**WHAT IS REQUIRED**
Retype every row below word for word, but leave the pictures out.
## Begin
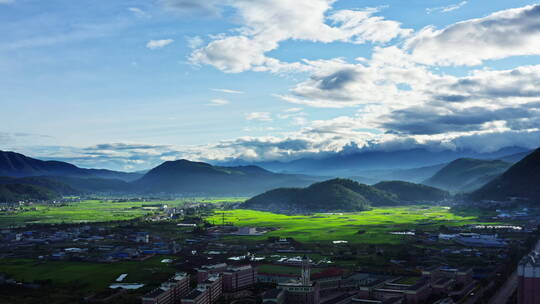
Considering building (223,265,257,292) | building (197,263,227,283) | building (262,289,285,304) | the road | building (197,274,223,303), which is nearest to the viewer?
building (262,289,285,304)

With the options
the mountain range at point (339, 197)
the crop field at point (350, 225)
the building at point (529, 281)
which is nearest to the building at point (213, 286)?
the building at point (529, 281)

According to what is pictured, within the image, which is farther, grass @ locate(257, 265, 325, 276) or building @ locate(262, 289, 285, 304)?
grass @ locate(257, 265, 325, 276)

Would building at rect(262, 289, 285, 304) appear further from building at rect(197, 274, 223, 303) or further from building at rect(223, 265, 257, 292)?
building at rect(223, 265, 257, 292)

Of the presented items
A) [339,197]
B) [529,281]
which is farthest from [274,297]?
[339,197]

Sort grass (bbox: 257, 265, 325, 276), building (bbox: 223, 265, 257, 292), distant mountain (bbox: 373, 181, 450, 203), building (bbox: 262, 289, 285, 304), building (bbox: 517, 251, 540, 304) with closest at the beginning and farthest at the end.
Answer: building (bbox: 517, 251, 540, 304), building (bbox: 262, 289, 285, 304), building (bbox: 223, 265, 257, 292), grass (bbox: 257, 265, 325, 276), distant mountain (bbox: 373, 181, 450, 203)

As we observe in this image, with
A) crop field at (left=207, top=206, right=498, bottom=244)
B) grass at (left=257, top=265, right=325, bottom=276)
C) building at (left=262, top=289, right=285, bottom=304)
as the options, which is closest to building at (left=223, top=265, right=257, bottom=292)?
grass at (left=257, top=265, right=325, bottom=276)

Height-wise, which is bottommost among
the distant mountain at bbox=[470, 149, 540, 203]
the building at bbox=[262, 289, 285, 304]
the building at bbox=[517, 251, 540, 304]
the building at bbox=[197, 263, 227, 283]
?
the building at bbox=[262, 289, 285, 304]

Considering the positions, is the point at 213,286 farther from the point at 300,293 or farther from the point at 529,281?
the point at 529,281

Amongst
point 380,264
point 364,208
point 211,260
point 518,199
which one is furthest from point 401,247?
point 364,208
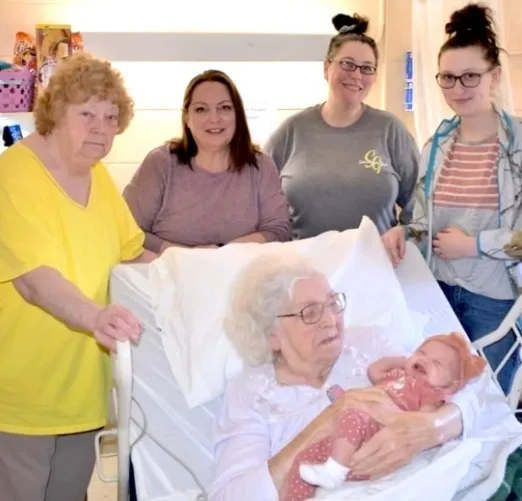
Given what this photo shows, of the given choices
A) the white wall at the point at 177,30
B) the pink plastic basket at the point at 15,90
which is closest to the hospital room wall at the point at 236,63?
the white wall at the point at 177,30

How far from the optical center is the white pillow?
1.75 metres

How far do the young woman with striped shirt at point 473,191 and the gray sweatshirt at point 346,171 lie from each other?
37 centimetres

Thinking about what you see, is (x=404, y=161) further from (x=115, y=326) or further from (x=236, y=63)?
(x=115, y=326)

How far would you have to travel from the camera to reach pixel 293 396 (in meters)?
1.60

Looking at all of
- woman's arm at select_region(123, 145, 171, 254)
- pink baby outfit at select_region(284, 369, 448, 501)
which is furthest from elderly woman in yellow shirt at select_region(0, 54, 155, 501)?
pink baby outfit at select_region(284, 369, 448, 501)

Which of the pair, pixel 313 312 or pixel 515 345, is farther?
pixel 515 345

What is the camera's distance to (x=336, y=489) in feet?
4.53

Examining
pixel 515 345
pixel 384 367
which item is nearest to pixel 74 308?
pixel 384 367

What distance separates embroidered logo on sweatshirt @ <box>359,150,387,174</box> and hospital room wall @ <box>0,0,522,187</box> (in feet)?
2.36

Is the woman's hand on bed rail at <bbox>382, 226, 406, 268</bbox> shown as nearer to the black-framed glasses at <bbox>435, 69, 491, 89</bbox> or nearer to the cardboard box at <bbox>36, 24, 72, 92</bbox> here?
the black-framed glasses at <bbox>435, 69, 491, 89</bbox>

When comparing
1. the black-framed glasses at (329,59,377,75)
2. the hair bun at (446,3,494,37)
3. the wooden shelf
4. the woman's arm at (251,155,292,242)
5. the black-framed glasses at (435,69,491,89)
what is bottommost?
the woman's arm at (251,155,292,242)

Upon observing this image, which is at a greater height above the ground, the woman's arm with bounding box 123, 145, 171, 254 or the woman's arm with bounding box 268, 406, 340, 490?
the woman's arm with bounding box 123, 145, 171, 254

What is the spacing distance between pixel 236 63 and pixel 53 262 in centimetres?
160

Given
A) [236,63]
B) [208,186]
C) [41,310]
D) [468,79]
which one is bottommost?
[41,310]
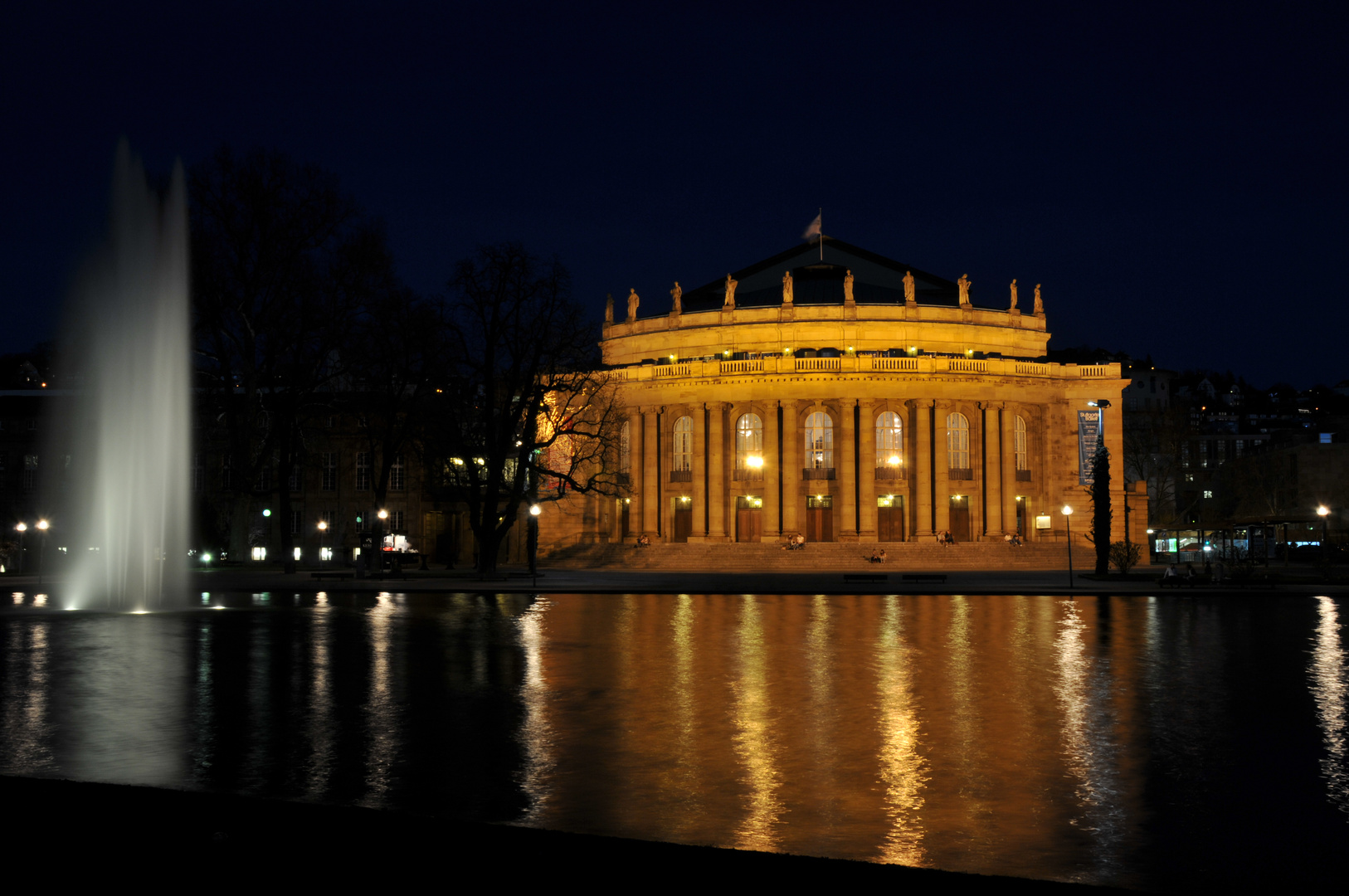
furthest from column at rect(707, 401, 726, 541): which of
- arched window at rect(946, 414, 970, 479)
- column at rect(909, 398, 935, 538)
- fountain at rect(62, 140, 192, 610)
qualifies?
fountain at rect(62, 140, 192, 610)

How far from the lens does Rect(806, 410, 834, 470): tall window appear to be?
3086 inches

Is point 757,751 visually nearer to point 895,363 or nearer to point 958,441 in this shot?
point 895,363

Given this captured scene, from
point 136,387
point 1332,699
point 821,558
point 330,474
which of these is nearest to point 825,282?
point 821,558

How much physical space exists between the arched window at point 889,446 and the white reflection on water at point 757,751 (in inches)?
2254

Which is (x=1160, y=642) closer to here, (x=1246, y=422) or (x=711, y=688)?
(x=711, y=688)

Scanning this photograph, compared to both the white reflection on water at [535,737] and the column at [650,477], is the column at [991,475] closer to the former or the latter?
the column at [650,477]

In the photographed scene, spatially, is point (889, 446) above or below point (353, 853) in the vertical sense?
above

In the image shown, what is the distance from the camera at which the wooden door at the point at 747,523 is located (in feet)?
262

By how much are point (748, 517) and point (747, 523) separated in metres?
0.41

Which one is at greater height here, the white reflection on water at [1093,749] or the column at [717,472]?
the column at [717,472]

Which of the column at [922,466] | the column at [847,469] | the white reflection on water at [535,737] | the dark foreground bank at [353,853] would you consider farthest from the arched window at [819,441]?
the dark foreground bank at [353,853]

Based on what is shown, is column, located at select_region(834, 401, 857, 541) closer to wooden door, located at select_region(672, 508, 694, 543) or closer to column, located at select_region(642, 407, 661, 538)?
wooden door, located at select_region(672, 508, 694, 543)

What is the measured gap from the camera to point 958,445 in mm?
79750

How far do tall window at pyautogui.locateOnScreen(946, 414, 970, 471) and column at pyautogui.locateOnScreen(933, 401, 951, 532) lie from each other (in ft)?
5.02
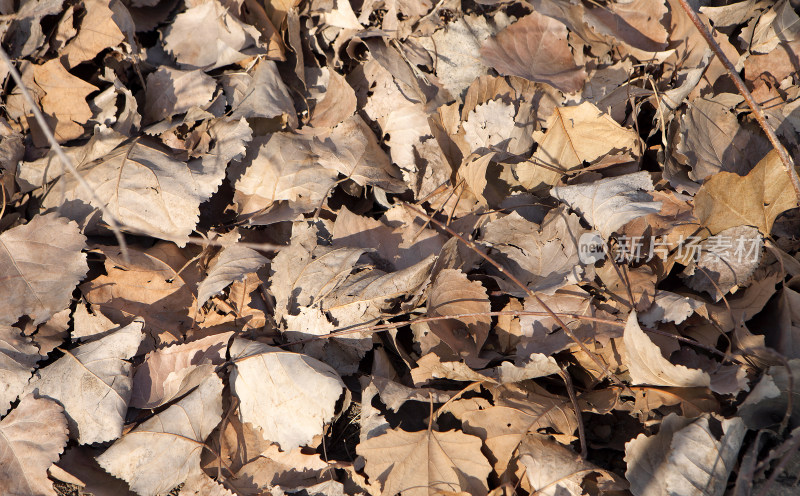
## End
**COMPLETED TASK**
Considering building (223,265,257,292) | building (197,263,227,283) | building (262,289,285,304) | the road | building (197,274,223,303), which is nearest to the viewer?
building (262,289,285,304)

With the options
the mountain range at point (339, 197)
the crop field at point (350, 225)
the building at point (529, 281)
which is nearest to the building at point (213, 286)?
the building at point (529, 281)

According to what is pictured, within the image, which is farther, grass @ locate(257, 265, 325, 276) or building @ locate(262, 289, 285, 304)?
grass @ locate(257, 265, 325, 276)

Would building at rect(262, 289, 285, 304) appear further from building at rect(197, 274, 223, 303) or further from building at rect(223, 265, 257, 292)?
building at rect(223, 265, 257, 292)

Of the presented items
A) [339,197]
B) [529,281]
which is farthest from [274,297]?
[339,197]

Sort grass (bbox: 257, 265, 325, 276), building (bbox: 223, 265, 257, 292), distant mountain (bbox: 373, 181, 450, 203), building (bbox: 262, 289, 285, 304), building (bbox: 517, 251, 540, 304) with closest at the beginning and farthest at the end.
Answer: building (bbox: 517, 251, 540, 304), building (bbox: 262, 289, 285, 304), building (bbox: 223, 265, 257, 292), grass (bbox: 257, 265, 325, 276), distant mountain (bbox: 373, 181, 450, 203)

As we observe in this image, with
A) crop field at (left=207, top=206, right=498, bottom=244)
B) grass at (left=257, top=265, right=325, bottom=276)
C) building at (left=262, top=289, right=285, bottom=304)
as the options, which is closest to building at (left=223, top=265, right=257, bottom=292)?
grass at (left=257, top=265, right=325, bottom=276)

Height-wise, which is bottommost among
the distant mountain at bbox=[470, 149, 540, 203]
the building at bbox=[262, 289, 285, 304]
the building at bbox=[517, 251, 540, 304]
the building at bbox=[197, 263, 227, 283]
?
the building at bbox=[262, 289, 285, 304]

Considering the positions, is the point at 213,286 farther from the point at 300,293 or farther from the point at 529,281?
the point at 529,281

Amongst
point 380,264
point 364,208
point 211,260
point 518,199
which one is furthest from point 401,247?
point 364,208
Given what this photo shows, of the given choices
A) the white wall at the point at 177,30
B) the pink plastic basket at the point at 15,90
which is closest to the hospital room wall at the point at 236,63?
the white wall at the point at 177,30

How far from the optical center is the white pillow?
1.75 metres

How far do the young woman with striped shirt at point 473,191 and the gray sweatshirt at point 346,171 lie from each other?
37 centimetres

Thinking about what you see, is (x=404, y=161) further from (x=115, y=326) or further from (x=236, y=63)?
(x=115, y=326)

How far would you have to travel from the camera to reach pixel 293 396 (in meters)?
1.60

Looking at all of
- woman's arm at select_region(123, 145, 171, 254)
- pink baby outfit at select_region(284, 369, 448, 501)
which is furthest from elderly woman in yellow shirt at select_region(0, 54, 155, 501)?
pink baby outfit at select_region(284, 369, 448, 501)

Which of the pair, pixel 313 312 or pixel 515 345, is farther?
pixel 515 345

What is the camera's distance to (x=336, y=489) in feet?
4.53

Examining
pixel 515 345
pixel 384 367
which item is nearest to pixel 74 308?
pixel 384 367

What distance separates embroidered logo on sweatshirt @ <box>359,150,387,174</box> and hospital room wall @ <box>0,0,522,187</box> (in feet)?
2.36

Is the woman's hand on bed rail at <bbox>382, 226, 406, 268</bbox> shown as nearer to the black-framed glasses at <bbox>435, 69, 491, 89</bbox> or nearer to the cardboard box at <bbox>36, 24, 72, 92</bbox> here?
the black-framed glasses at <bbox>435, 69, 491, 89</bbox>

When comparing
1. the black-framed glasses at (329,59,377,75)
2. the hair bun at (446,3,494,37)
3. the wooden shelf
4. the woman's arm at (251,155,292,242)
5. the black-framed glasses at (435,69,491,89)
what is bottommost?
the woman's arm at (251,155,292,242)

Upon observing this image, which is at a greater height above the ground, the woman's arm with bounding box 123, 145, 171, 254 or the woman's arm with bounding box 268, 406, 340, 490?
the woman's arm with bounding box 123, 145, 171, 254

What is the spacing distance between pixel 236 63 and pixel 53 262 in centimetres?
160

Given
A) [236,63]
B) [208,186]
C) [41,310]
D) [468,79]
which one is bottommost?
[41,310]
furthest from column at rect(707, 401, 726, 541): which of
- arched window at rect(946, 414, 970, 479)
- column at rect(909, 398, 935, 538)
- fountain at rect(62, 140, 192, 610)
qualifies?
fountain at rect(62, 140, 192, 610)

How far from the lens does Rect(806, 410, 834, 470): tall window appear to be?
3086 inches

Is point 757,751 visually nearer to point 895,363 or nearer to point 958,441 in this shot?
point 895,363

Given this captured scene, from
point 136,387
point 1332,699
point 821,558
point 330,474
which of these is nearest to point 825,282?
point 821,558

How much physical space exists between the arched window at point 889,446 and the white reflection on water at point 757,751 (in inches)?
2254

Which is (x=1160, y=642) closer to here, (x=1246, y=422) or (x=711, y=688)?
(x=711, y=688)

Scanning this photograph, compared to both the white reflection on water at [535,737] and the column at [650,477], is the column at [991,475] closer to the former or the latter?
the column at [650,477]

In the photographed scene, spatially, is point (889, 446) above or below point (353, 853) in the vertical sense?
above

In the image shown, what is the distance from the camera at which the wooden door at the point at 747,523 is located (in feet)?
262

By how much are point (748, 517) and point (747, 523) separated in metres?
0.41

Which one is at greater height here, the white reflection on water at [1093,749] or the column at [717,472]?
the column at [717,472]

Which of the column at [922,466] | the column at [847,469] | the white reflection on water at [535,737] | the dark foreground bank at [353,853] would you consider farthest from the arched window at [819,441]?
the dark foreground bank at [353,853]

Based on what is shown, is column, located at select_region(834, 401, 857, 541) closer to wooden door, located at select_region(672, 508, 694, 543) or closer to column, located at select_region(642, 407, 661, 538)?
wooden door, located at select_region(672, 508, 694, 543)

What is the measured gap from the camera to point 958,445 in mm?
79750

How far do tall window at pyautogui.locateOnScreen(946, 414, 970, 471) and column at pyautogui.locateOnScreen(933, 401, 951, 532) lie from each other (in ft)?
5.02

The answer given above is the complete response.